I have two elements "src" and "dest"

"src" and "dest" are in different DOM-nodes, that can not have the same parent.

I need to place "src" element in the same visible position, as "dest".

"src" element must also have the same sizes, as "dest".

I have following code for case, when "src" and "dest" having the same parent:

src.css("position", "absolute");
src.css("top", dest.offset().top);
src.css("left", dest.offset().left);
src.width(dest.width());

// Show "src" element, instead of "dest". "src" must be in the same visible position, as "dest"
dest.css("opacity", 0);
src.show();

Unfortunately, it does not works. "src" element has displacement to bottom and left, for that i cannot find the reason.

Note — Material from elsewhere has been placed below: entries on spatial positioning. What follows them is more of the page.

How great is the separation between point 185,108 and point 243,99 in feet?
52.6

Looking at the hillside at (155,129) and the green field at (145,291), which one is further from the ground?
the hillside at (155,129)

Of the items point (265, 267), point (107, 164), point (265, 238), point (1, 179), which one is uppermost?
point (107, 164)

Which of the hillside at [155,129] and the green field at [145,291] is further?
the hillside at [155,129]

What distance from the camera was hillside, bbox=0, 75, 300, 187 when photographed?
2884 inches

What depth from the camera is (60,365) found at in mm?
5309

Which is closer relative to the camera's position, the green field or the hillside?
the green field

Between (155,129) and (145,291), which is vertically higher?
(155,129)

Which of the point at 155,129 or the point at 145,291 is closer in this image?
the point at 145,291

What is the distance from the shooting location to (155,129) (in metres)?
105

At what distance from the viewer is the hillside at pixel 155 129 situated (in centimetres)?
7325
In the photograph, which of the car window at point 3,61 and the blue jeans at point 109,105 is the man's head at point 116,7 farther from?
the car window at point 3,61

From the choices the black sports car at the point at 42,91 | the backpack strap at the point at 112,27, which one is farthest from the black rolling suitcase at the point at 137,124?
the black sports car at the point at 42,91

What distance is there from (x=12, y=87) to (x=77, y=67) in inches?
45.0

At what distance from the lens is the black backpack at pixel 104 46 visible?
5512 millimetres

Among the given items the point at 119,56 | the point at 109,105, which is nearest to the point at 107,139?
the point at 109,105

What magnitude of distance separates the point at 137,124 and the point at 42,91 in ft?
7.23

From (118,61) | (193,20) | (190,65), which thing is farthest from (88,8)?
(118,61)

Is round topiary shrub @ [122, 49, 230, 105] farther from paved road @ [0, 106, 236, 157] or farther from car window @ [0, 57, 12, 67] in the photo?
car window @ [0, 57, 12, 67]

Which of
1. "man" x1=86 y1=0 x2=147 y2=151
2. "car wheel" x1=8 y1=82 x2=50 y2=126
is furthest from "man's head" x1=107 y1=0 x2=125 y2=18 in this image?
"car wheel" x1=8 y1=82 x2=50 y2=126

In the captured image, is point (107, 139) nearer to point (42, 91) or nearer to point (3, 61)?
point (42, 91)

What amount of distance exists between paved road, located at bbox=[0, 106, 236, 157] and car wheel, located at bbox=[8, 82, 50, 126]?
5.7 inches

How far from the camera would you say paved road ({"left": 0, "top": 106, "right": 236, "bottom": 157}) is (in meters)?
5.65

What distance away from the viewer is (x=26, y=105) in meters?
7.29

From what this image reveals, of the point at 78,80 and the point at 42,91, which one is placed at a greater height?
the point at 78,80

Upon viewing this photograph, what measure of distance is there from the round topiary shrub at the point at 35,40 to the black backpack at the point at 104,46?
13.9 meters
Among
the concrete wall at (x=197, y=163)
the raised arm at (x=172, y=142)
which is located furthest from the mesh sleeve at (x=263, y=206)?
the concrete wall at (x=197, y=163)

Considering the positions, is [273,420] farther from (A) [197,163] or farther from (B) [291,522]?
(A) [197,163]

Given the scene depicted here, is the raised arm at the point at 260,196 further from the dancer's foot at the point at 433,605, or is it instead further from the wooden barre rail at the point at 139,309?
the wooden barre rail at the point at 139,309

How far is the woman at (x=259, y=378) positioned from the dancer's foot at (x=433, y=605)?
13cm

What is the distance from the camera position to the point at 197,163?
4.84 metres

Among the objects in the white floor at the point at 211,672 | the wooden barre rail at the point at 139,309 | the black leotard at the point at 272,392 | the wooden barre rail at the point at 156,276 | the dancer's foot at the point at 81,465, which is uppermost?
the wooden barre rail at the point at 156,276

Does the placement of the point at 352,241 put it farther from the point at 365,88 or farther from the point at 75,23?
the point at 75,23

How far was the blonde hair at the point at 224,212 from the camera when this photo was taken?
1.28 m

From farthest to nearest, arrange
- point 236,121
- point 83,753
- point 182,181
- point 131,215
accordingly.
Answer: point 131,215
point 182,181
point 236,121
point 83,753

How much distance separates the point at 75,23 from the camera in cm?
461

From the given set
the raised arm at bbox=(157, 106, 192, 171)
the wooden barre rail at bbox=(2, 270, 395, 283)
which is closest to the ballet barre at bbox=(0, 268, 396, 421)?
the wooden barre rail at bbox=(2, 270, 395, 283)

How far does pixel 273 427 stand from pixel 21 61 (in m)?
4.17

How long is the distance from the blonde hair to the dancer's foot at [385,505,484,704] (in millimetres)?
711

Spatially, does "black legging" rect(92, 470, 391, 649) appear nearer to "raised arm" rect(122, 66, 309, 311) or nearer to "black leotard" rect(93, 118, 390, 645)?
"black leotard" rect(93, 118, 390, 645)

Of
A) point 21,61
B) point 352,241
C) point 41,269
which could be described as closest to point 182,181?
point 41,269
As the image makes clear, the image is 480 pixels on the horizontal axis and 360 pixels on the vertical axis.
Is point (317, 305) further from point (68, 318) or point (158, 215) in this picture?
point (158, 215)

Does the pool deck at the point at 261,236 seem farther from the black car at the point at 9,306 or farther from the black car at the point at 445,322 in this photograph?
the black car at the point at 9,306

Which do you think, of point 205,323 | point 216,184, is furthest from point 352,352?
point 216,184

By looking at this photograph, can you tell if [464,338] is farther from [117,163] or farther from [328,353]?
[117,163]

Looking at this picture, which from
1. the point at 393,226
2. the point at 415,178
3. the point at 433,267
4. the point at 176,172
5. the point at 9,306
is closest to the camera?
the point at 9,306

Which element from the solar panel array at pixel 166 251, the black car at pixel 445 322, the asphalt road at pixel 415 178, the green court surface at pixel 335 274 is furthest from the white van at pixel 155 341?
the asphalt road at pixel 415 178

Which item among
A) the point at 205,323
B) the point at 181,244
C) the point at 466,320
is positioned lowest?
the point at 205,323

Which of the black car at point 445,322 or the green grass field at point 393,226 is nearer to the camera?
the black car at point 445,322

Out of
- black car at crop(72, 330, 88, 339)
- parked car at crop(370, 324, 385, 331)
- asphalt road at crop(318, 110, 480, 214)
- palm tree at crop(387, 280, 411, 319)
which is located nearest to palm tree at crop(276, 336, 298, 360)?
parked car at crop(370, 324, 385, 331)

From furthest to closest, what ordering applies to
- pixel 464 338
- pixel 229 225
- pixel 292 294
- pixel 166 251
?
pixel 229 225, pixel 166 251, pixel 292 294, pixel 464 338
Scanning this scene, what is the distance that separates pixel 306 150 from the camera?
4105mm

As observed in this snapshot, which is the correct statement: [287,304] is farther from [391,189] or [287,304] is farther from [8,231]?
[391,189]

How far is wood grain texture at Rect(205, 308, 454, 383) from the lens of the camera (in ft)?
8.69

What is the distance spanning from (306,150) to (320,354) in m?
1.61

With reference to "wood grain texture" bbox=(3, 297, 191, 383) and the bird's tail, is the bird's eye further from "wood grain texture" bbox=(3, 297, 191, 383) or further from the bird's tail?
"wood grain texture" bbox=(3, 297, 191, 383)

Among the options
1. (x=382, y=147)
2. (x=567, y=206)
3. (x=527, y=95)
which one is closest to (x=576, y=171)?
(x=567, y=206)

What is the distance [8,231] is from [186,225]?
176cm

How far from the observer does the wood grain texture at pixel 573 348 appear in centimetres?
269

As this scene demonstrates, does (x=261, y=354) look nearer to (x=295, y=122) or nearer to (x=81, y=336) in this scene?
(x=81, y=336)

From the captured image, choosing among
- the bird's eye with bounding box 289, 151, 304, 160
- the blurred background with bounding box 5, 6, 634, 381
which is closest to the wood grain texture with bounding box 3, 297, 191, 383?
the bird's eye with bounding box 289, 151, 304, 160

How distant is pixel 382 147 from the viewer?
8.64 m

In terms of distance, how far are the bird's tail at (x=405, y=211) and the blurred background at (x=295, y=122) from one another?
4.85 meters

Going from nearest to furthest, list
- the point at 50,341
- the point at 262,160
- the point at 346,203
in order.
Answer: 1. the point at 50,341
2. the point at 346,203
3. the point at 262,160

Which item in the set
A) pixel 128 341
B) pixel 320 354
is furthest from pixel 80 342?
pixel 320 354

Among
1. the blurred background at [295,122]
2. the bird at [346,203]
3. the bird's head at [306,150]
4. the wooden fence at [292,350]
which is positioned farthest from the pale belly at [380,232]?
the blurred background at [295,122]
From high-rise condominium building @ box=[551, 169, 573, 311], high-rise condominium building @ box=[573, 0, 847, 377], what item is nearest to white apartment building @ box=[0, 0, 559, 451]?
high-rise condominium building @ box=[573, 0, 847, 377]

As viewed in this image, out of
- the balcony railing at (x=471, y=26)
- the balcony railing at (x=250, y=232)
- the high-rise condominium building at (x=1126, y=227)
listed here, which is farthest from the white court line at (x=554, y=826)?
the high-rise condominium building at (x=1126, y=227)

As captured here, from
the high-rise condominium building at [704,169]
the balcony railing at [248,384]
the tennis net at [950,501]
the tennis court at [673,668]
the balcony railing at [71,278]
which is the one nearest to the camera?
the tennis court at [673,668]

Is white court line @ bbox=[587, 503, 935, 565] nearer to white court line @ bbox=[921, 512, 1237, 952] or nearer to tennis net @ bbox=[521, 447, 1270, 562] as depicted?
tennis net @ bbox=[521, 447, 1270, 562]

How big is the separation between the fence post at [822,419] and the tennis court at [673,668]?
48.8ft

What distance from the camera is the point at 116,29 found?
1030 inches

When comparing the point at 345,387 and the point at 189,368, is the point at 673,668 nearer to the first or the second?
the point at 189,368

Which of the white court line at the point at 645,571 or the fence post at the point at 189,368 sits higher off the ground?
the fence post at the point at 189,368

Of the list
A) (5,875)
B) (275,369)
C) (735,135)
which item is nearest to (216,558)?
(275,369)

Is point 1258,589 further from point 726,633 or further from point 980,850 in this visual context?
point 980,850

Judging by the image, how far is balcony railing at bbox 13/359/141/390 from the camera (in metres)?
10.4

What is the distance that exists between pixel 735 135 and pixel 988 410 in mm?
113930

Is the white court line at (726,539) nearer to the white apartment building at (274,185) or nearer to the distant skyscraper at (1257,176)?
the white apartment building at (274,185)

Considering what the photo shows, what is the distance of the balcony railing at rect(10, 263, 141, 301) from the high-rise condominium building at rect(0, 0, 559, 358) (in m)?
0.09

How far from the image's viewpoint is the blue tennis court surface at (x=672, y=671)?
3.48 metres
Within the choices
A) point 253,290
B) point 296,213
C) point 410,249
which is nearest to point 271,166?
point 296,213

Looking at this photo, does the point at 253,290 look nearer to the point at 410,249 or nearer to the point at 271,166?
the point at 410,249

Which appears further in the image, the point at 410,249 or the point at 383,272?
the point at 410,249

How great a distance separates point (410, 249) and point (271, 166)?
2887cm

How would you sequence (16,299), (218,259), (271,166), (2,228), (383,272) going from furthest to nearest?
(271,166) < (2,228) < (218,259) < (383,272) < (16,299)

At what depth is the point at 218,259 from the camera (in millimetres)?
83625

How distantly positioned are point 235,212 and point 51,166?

Maybe, i do something wrong ...

How to do it right for two cases ?

  1. "src" and "dest" having the same grand-parent
  2. "src" and "dest" does't having the same parent. Maybe grand-grand-grand-parent is the common for both.

Update:

I have arranged a simple HMTL document, that does a simple visual swapping of one element with another:

<!DOCTYPE html>
<html xmlns="http://www.w3.org/1999/xhtml">
<head>
    <meta http-equiv="Content-Type" content="text/html; charset=utf-8" />
    <title>MacBlog</title>
    <script type="text/javascript" src="http://code.jquery.com/jquery-1.4.2.min.js" charset="utf-8"></script>
    <style type="text/css" media="screen">
        .dest {
            background-color: #0cf;
            width: 480px;
            height: 320px;
        }
        .src {
            background-color: #09c;
            width: 1024px;
            height: 768px;
        }
    </style>
    <script type="text/javascript" charset="utf-8">
        jQuery(function($){
            // Common items, to deal with
            var src = $(".src");
            var dest = $(".dest");
            // Setup
            src.hi开发者_如何学运维de();
            // Interaction
            dest.click(function(){
                src.width(dest.width());
                src.height(dest.height());
                src.offset(dest.offset());

                dest.hide();
                src.show();
            });

        });
    </script>
</head>
<body>
    <div>
        <!--On clicking, this element should visually be swapped by ".src" element -->
        <div class="dest"><p>dest</p></div>
        <div class="src"><p>src</p></div>
    </div>
</body>
</html>

It does not work correctly. After "swapping", "src" element has a strange displacement to top-left direction on ~30 pixels.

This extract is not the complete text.